Uptime Kuma 1.23+ evaluates monitor.conditions.length internally.
While HTTP monitors seem to bypass this check safely if conditions is null,
DNS monitors crash the NodeJS backend with 'Cannot read properties of null (reading length)'
if conditions is not explicitly initialized as an empty array.
The Node.js backend of Uptime Kuma 2.4.0 seems to crash on DNS monitors with 'Cannot read properties of null (reading length)' if the 'url' field is not explicitly set, because the API defaults it to null instead of 'https://' like the UI does.
- Vault: Wrap resp.json() in a try-except block to prevent JSONDecodeError when hitting an HTML error page (e.g. 502/503). This prevents the entire agent from crashing and missing heartbeats.
- Uptime Kuma DNS: Explicitly set dns_resolve_server to 1.1.1.1 in Python API payload to prevent Uptime Kuma backend from crashing on null properties.
- setup_uptime_kuma: Use api.edit_monitor to update existing monitors with new configuration instead of skipping them.
- setup_uptime_kuma: Add port and accepted_statuscodes to DNS monitors to prevent NodeJS null reading errors in Kuma.
- http.py: Parse VAULT_HOSTS environment variable for Vault cluster nodes instead of hardcoding 'vault'.
Fix ping monitor creation error ('max_retries' is not a valid uptime-kuma-api param; correct name is 'maxretries'). Fix status pages never linking groups: re-fetching get_monitors() after add_monitor() races with WebSocket delivery so newly created groups are missing; use group_map populated in Section 1 directly instead.
Deploy workflows:
- Integrate health-agent build (test) and image promotion (prod) into monitoring stack workflows
- Add storagebox download of health-agent runtime (.env.monitoring.health-agent-runtime → health-agent/.env) and setup (.env.monitoring.health-agent-setup → health-agent/.env.setup) env files
- Add "Run Uptime Kuma Setup" step: runs setup_uptime_kuma.py inside the built image only when uk_tokens.yml is missing, writes tokens to HEALTH_AGENT_CONFIG_GENERATED_DIR (/mnt/storagebox/monitoring/uk_generated)

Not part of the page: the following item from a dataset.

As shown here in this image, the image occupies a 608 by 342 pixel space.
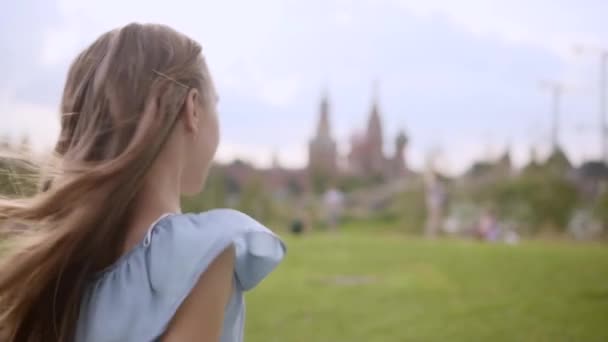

- Add health-agent/** and health-agent/deploy/prod.env path triggers to test and prod workflows respectively
- Add HARBOR_CI_TOKEN login and HARBOR_PULL_TOKEN login before stack deploy in both workflows
- Source health-agent/.env before docker stack deploy to expose HEALTH_AGENT_CONFIG_GENERATED_DIR
Dockerfile:
- Copy config/ and scripts/ into image so setup_uptime_kuma.py can run inside the container
setup_uptime_kuma.py:
- Load .env and .env.setup automatically via python-dotenv (no manual export needed)
- Write uk_tokens.yml to config/generated/ (aligned with container volume mount)
Health checks:
- PATRONI_HOSTS and VAULT_HOSTS are now configurable via env vars (comma-separated host:port); no code change needed when node count changes
- REDIS_SENTINEL_HOSTS now correctly parses host:port format; default updated to redis-sentinel:26379
- Fix NameError in check_patroni_cluster() caused by leftover node variable after loop refactor
- Remove verify_ssl=False from Vault check; vault.iklim.co has a valid certificate
Ops:
- Add ops/build-and-push-health-agent.sh for manual bypass of CI pipeline
- Add health-agent/deploy/prod.env template for prod image promotion manifest
Project structure:
- Move .env.example and .env.setup.example to health-agent/env-example/ (root .gitignore excludes health-agent/.env*)
- Add root .gitignore: excludes uk_tokens.yml, __pycache__, .venv, and env files
- Remove health-agent/.gitignore (superseded by root .gitignore)